Ursula is stillborn. Ursula survives a few hours. Ursula lives. And so it goes on. Each phase of her life is punctuated with a full stop – her death. Then we are taken back to before that moment and she continues on her life journey. And the dying/not dying scenario doesn’t just happen to Ursula. There are other characters in the book who suffer the same fate and are usually saved by Ursula’s actions or someone else at the scene. This is not because Ursula is reliving the moment and so knows when to step in, it is just the way things turn out.

If that sounds a little strange, please don’t be put off. The writing is so brilliant that it soon becomes clear what is happening and you fall into the rhythm of the prose. As for Ursula and her family and the people she comes across along the way – what an amazing cast of characters.

Ursula comes from a loving family, an affable father, a much-younger and slightly regretful mother – who raise their children at Fox Corner, an idyllic country cottage. Maurice, the eldest, is pretty insufferable but Ursula’s favourite is younger brother Teddy.

Teddy is 25 when World War Two breaks out and so is destined to play a part in the conflict. He becomes a pilot and his  demise seems almost inevitable.

But then what if... and that’s where A God in Ruins comes in. This second book chronicles the life of Teddy Todd into old age. We see his destiny, warts and all, and feel an empathy for him, as things don’t quite live up to expectations.

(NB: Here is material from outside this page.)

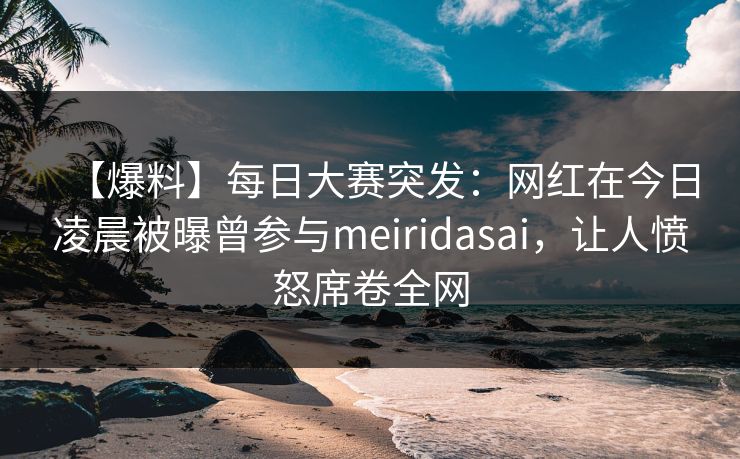 【爆料】每日大赛突发：网红在今日凌晨被曝曾参与meiridasai，让人愤怒席卷全网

His marriage to childhood sweetheart, Nancy, who lived next to him at Fox Corner, isn’t quite as romantic as he might have hoped – that’s not to say it wasn’t a loving relationship. They have one daughter, Viola. As they both came from large families, this is a little disappointing for them, but they put all their energies into her... and what an ungrateful child she is.

Unfortunately – and I’m giving nothing away here – Nancy does not live to see her daughter grow up and this heightens the uneasy relationship between Ted and Viola. She in turn has two children – Bertie and Sunny – who Teddy dotes upon and becomes a surrogate parent to.

The emotional roller-coaster of their lives is quite heartbreaking, especially Sunny, who is taken from Ted to live with his wealthy and austere paternal grandparents. The chapter covering this periods pulls at the heartstrings and you can’t help but feel for young Sunny, who is affected for the rest of his life by this enforced separation.

Ted’s old age is chronicled by moving from his home, to sheltered accommodation and eventually to a care home. You feel old age coming upon him and the inevitability of his destiny.

As with many of Kate Atkinson’s books, nothing is as it seems. She hints along the way at the conclusion she is heading towards, but when it comes it is quite a game-changer for the reader. I don’t want to spoil it, but suffice to say it alters your perception of Ted’s life and that of his offspring.

I’m not sure whether it worked for me. It is something I have had to ponder and sometimes I thing, wow that was brilliant and other times I feel rather let down.

They are still brilliant books, but although A God in Ruins has won more plaudits, my favourite is Life After Life. It set the bar and provided such an intriguing narrative. It also, in my opinion, enhanced the enjoyment of A God in Ruins, because you were starting from a point of familiarity and knew you were not following any ordinary journey.

As I said earlier you don’t need to read both books, each can be savoured in isolation, but I would recommend that you do. Many people may be familiar with Kate Atkinson’s Jackson Brodie detective series of books, which are tremendously entertaining, but her other novels offer different challenges. With these two tomes, she has proved herself as one of the great contemporary literary talents.

In this epic pair of books, Atkinson has deconstructed the 20th century in a unique way, looking at the Second World War in Life after Life and the aftermath in A God in Ruins. They are novels that will stay with you longer after they are finished.